DATA SECTION =>

────────────────────

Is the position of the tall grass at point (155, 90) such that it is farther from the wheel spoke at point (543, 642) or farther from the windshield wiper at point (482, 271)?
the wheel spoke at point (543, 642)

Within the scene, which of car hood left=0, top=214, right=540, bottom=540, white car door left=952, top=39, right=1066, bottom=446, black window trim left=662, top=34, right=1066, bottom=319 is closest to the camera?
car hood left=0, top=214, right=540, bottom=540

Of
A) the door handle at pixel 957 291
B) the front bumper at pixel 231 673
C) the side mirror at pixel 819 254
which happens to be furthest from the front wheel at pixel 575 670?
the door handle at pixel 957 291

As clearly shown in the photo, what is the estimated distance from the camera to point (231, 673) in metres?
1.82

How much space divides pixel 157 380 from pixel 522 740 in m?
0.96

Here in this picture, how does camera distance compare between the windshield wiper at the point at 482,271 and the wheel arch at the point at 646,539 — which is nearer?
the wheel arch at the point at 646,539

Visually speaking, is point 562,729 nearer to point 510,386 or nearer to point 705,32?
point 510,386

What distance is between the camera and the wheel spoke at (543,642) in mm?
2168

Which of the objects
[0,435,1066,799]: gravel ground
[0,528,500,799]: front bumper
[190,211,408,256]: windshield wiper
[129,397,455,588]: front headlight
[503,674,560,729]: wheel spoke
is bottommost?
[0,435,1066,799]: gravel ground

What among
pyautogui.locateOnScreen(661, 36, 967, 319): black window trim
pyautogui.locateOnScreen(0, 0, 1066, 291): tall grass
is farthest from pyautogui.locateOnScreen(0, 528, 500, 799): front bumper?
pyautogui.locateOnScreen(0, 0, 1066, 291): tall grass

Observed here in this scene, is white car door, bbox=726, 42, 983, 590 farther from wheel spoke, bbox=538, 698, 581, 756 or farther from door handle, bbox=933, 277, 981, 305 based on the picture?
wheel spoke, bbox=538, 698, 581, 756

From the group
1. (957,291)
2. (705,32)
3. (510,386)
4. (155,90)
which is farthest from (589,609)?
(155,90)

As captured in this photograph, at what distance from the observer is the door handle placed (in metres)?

────────────────────

WHAT TO PRODUCE => Return all of the material above word for word, keeping every line unchanged.

SOLVED PROBLEM =>
Is the position of the tall grass at point (155, 90) such that it is farther from the wheel spoke at point (543, 642) or farther from the windshield wiper at point (482, 271)?
the wheel spoke at point (543, 642)

Within the scene, which of car hood left=0, top=214, right=540, bottom=540, white car door left=952, top=39, right=1066, bottom=446, black window trim left=662, top=34, right=1066, bottom=319 is closest to the camera?
car hood left=0, top=214, right=540, bottom=540

Of
A) the door handle at pixel 957 291
B) the front bumper at pixel 231 673
C) the side mirror at pixel 819 254
which happens to be furthest from the front wheel at pixel 575 670?
the door handle at pixel 957 291

As clearly shown in the photo, what is the estimated distance from the camera to point (231, 673) in metres?
1.82

How much space divides pixel 157 380 from pixel 522 740 in m?
0.96

Here in this picture, how does camera distance compare between the windshield wiper at the point at 482,271 and the wheel arch at the point at 646,539 — which is nearer?
the wheel arch at the point at 646,539

Visually speaking, is point 562,729 nearer to point 510,386 or nearer to point 705,32?
point 510,386

What distance is between the camera and the wheel spoke at (543,642) in mm?
2168

Which of the objects
[0,435,1066,799]: gravel ground
[0,528,500,799]: front bumper
[190,211,408,256]: windshield wiper
[129,397,455,588]: front headlight
[503,674,560,729]: wheel spoke
is bottommost?
[0,435,1066,799]: gravel ground

What among
pyautogui.locateOnScreen(661, 36, 967, 319): black window trim
pyautogui.locateOnScreen(0, 0, 1066, 291): tall grass
is farthest from pyautogui.locateOnScreen(0, 528, 500, 799): front bumper?
pyautogui.locateOnScreen(0, 0, 1066, 291): tall grass

Observed here in this scene, is white car door, bbox=726, 42, 983, 590 farther from wheel spoke, bbox=538, 698, 581, 756 or farther from door handle, bbox=933, 277, 981, 305 based on the picture?
wheel spoke, bbox=538, 698, 581, 756

From the group
1. (957,291)
2. (705,32)
3. (510,386)
4. (155,90)
which is farthest from (589,609)?
(155,90)

As captured in this photograph, at what distance from the observer is the door handle placed (in metres)?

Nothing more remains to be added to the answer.